The record bears that out. While he’s been the leading rider at Canterbury six times, he has a record 22 Festival Day wins, a total of 50 stakes wins in Minnesota and on June 14, 2002, Bell won a record six races on a single card. As an exclamation point to these accomplishments, Bell won three races on the card preceding his induction.
“I really don’t talk much,” Bell said. “I let the owners talk about their horses. I’m just the passenger.”
Bell provided what was the most poignant moment of the evening when, returning to the rostrum at the end of the night, publically thanked Randy Sampson for sticking by him after he, with six other riders, were banned by Tampa Bay Downs during an unspecified investigation. After nearly two years, Bell received a letter from the investigating attorney that exonerated him, but the damage was already done.
“Those charges were bullshit,” Bell said, his voice full of emotion. “And I want to thank Randy for believing in me during that time. It really meant a lot to me.”
The final honoree of the evening was trainer Mac Robertson. Owner Barry Butzow remarked inducting Mac that “If it was his (Mac’s) choice, it wouldn’t be an owner introducing him – it would be a horse!”, alluding to Robertson’s stated preference for equine company over human. His record shows that it is a very successful bond.
Robertson holds so many records at Canterbury it would be probably easier to list which training records he doesn’t own.

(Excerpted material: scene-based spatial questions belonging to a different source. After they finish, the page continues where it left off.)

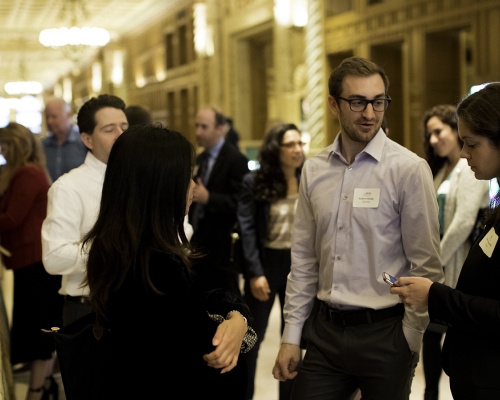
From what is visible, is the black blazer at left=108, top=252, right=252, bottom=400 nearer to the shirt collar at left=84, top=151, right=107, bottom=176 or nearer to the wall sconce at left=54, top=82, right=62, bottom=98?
A: the shirt collar at left=84, top=151, right=107, bottom=176

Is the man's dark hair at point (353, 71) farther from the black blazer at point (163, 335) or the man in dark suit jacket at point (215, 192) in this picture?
the man in dark suit jacket at point (215, 192)

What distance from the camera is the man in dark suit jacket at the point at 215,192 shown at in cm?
→ 477

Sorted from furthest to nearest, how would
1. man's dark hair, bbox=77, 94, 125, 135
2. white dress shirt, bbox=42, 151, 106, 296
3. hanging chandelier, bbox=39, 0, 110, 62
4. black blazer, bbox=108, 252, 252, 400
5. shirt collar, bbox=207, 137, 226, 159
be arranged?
hanging chandelier, bbox=39, 0, 110, 62
shirt collar, bbox=207, 137, 226, 159
man's dark hair, bbox=77, 94, 125, 135
white dress shirt, bbox=42, 151, 106, 296
black blazer, bbox=108, 252, 252, 400

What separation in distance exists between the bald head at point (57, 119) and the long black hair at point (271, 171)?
9.14 ft

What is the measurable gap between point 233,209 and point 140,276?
3.06m

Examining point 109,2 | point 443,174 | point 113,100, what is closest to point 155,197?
point 113,100

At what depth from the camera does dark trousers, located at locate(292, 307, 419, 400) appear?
227 cm

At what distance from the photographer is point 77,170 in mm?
2895

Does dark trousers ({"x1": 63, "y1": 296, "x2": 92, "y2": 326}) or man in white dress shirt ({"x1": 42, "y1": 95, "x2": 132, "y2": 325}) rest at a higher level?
man in white dress shirt ({"x1": 42, "y1": 95, "x2": 132, "y2": 325})

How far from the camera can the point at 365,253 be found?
2.34 metres

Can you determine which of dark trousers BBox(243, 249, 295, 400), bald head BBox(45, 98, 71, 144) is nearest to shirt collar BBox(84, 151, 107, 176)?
dark trousers BBox(243, 249, 295, 400)

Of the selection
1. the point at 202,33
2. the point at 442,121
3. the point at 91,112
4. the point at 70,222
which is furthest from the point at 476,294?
the point at 202,33

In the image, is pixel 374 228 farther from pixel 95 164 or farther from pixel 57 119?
pixel 57 119

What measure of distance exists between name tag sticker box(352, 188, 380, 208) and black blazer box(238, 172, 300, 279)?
5.38 ft
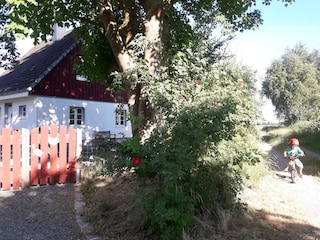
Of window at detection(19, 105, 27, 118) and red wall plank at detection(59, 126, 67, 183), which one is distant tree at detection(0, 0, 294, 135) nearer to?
red wall plank at detection(59, 126, 67, 183)

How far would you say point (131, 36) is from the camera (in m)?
7.70

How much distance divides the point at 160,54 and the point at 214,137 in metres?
2.42

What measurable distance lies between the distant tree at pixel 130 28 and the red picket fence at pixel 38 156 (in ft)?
6.77

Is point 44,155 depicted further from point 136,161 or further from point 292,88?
point 292,88

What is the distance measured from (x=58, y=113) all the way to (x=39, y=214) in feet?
48.7

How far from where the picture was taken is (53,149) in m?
7.58

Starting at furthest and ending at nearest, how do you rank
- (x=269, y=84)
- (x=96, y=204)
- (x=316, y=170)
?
(x=269, y=84)
(x=316, y=170)
(x=96, y=204)

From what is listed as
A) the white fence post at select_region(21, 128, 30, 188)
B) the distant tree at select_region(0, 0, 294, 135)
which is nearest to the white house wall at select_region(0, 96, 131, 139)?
the distant tree at select_region(0, 0, 294, 135)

For the past six seasons he has been the leading trainer at the Shakopee oval and he holds the track training records for: single-season and all-time in-the-money percentages; all-time win percentage; and single-season earnings.
Robertson, who along with Hardy illustrated the belief that horse trainers are men of few words, was brief in his remarks. He thanked his owners and family and also singled out his mother for special recognition.
The night was warm and a humid, but the hospitality and the depth of feeling in the Minnesota racing family Saturday night was only warm. Congratulations to all the inductees, you’ve provided many of the greatest moments in Minnesota racing history. Thank you for your contributions and we look forward to many more.